━━━━━ PAGE EXCERPT ━━━━━

You are viewing a plain text version of this content. The canonical link for it is here.

Posted to user@hbase.apache.org by "Buckley,Ron" <bu...@oclc.org> on 2012/08/06 23:37:38 UTC

Extremely long flush times

We ran into this situation today on our production instance, I'm
wondering if anyone has seen or knows a way around it.

 

We were repeatedly updating the same 60,000 column wide row.  With each
update, we were updating nearly every column of the row. Each update
generated nearly 9 MB in the WAL.

━━━━━ PROVIDED DATA ━━━━━

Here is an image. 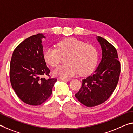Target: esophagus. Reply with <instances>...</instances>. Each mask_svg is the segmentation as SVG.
<instances>
[{
	"label": "esophagus",
	"mask_w": 133,
	"mask_h": 133,
	"mask_svg": "<svg viewBox=\"0 0 133 133\" xmlns=\"http://www.w3.org/2000/svg\"><path fill=\"white\" fill-rule=\"evenodd\" d=\"M61 79L62 81H69L71 79L69 78H61Z\"/></svg>",
	"instance_id": "1"
}]
</instances>
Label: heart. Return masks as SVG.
Instances as JSON below:
<instances>
[{"instance_id":"heart-1","label":"heart","mask_w":133,"mask_h":133,"mask_svg":"<svg viewBox=\"0 0 133 133\" xmlns=\"http://www.w3.org/2000/svg\"><path fill=\"white\" fill-rule=\"evenodd\" d=\"M58 49L46 48L43 56L45 62L51 66L59 64L62 55H68V64L59 65L54 69V75L67 78L76 75H87L93 72L96 66L98 54L96 48L75 38H68L59 42Z\"/></svg>"}]
</instances>
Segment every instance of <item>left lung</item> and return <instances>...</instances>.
<instances>
[{"label":"left lung","mask_w":133,"mask_h":133,"mask_svg":"<svg viewBox=\"0 0 133 133\" xmlns=\"http://www.w3.org/2000/svg\"><path fill=\"white\" fill-rule=\"evenodd\" d=\"M96 38L102 48V60L94 74L82 80V87L75 95L88 107L97 106L109 99L116 89L120 74V63L115 46L101 37Z\"/></svg>","instance_id":"left-lung-1"}]
</instances>
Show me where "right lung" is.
<instances>
[{"mask_svg":"<svg viewBox=\"0 0 133 133\" xmlns=\"http://www.w3.org/2000/svg\"><path fill=\"white\" fill-rule=\"evenodd\" d=\"M43 34H37L22 42L14 50L10 64L11 87L25 103L38 106L52 94L57 79H46L50 70L43 56Z\"/></svg>","mask_w":133,"mask_h":133,"instance_id":"add662e5","label":"right lung"}]
</instances>
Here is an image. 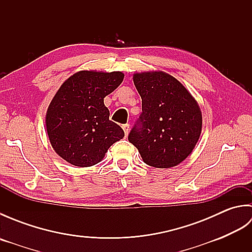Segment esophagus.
Instances as JSON below:
<instances>
[{"mask_svg":"<svg viewBox=\"0 0 252 252\" xmlns=\"http://www.w3.org/2000/svg\"><path fill=\"white\" fill-rule=\"evenodd\" d=\"M122 129H123V131H125V134H126V136H127V134H129V130H130V126L127 125H123L122 126Z\"/></svg>","mask_w":252,"mask_h":252,"instance_id":"34e87169","label":"esophagus"}]
</instances>
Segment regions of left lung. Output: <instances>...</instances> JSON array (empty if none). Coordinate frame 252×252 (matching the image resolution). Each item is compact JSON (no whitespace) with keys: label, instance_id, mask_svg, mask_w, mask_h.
<instances>
[{"label":"left lung","instance_id":"8db88e82","mask_svg":"<svg viewBox=\"0 0 252 252\" xmlns=\"http://www.w3.org/2000/svg\"><path fill=\"white\" fill-rule=\"evenodd\" d=\"M133 82L142 97V114L127 140L146 164L175 167L189 156L199 140V106L183 84L163 71L135 73Z\"/></svg>","mask_w":252,"mask_h":252}]
</instances>
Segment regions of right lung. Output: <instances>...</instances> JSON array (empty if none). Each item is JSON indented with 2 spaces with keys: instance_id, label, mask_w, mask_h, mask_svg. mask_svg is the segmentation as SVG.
<instances>
[{
  "instance_id": "1",
  "label": "right lung",
  "mask_w": 252,
  "mask_h": 252,
  "mask_svg": "<svg viewBox=\"0 0 252 252\" xmlns=\"http://www.w3.org/2000/svg\"><path fill=\"white\" fill-rule=\"evenodd\" d=\"M123 78L120 71L82 70L62 84L45 117L47 135L58 156L76 167H91L123 138L125 132L109 120L104 105Z\"/></svg>"
}]
</instances>
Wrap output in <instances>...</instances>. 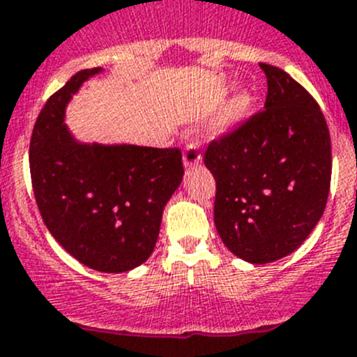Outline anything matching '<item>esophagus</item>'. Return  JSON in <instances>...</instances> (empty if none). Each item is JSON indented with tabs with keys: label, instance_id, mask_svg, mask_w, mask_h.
<instances>
[{
	"label": "esophagus",
	"instance_id": "34e87169",
	"mask_svg": "<svg viewBox=\"0 0 357 357\" xmlns=\"http://www.w3.org/2000/svg\"><path fill=\"white\" fill-rule=\"evenodd\" d=\"M199 163H201L199 146H197L196 142L187 144V147L183 149V165H185L187 168H192Z\"/></svg>",
	"mask_w": 357,
	"mask_h": 357
}]
</instances>
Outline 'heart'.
<instances>
[{"label": "heart", "mask_w": 357, "mask_h": 357, "mask_svg": "<svg viewBox=\"0 0 357 357\" xmlns=\"http://www.w3.org/2000/svg\"><path fill=\"white\" fill-rule=\"evenodd\" d=\"M250 109H252V98L246 93H239L229 102L225 107L224 114H222V125H232V123L241 121L245 116H248Z\"/></svg>", "instance_id": "1"}]
</instances>
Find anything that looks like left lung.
Instances as JSON below:
<instances>
[{"mask_svg":"<svg viewBox=\"0 0 357 357\" xmlns=\"http://www.w3.org/2000/svg\"><path fill=\"white\" fill-rule=\"evenodd\" d=\"M266 109L211 140L203 161L217 183L213 218L239 259L269 264L290 255L326 206L331 140L312 95L280 67L260 63Z\"/></svg>","mask_w":357,"mask_h":357,"instance_id":"obj_1","label":"left lung"}]
</instances>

━━━━━

(SHORT PROBLEM 1):
In the mailing list post about long flush times, how much data did each update generate in the WAL?
(SHORT PROBLEM 2):
How many lines of the listing contain the string "left"? Case counts, so reply with the number alone.

(EXERCISE OUTPUT 1):
Nearly 9 MB.

(EXERCISE OUTPUT 2):
6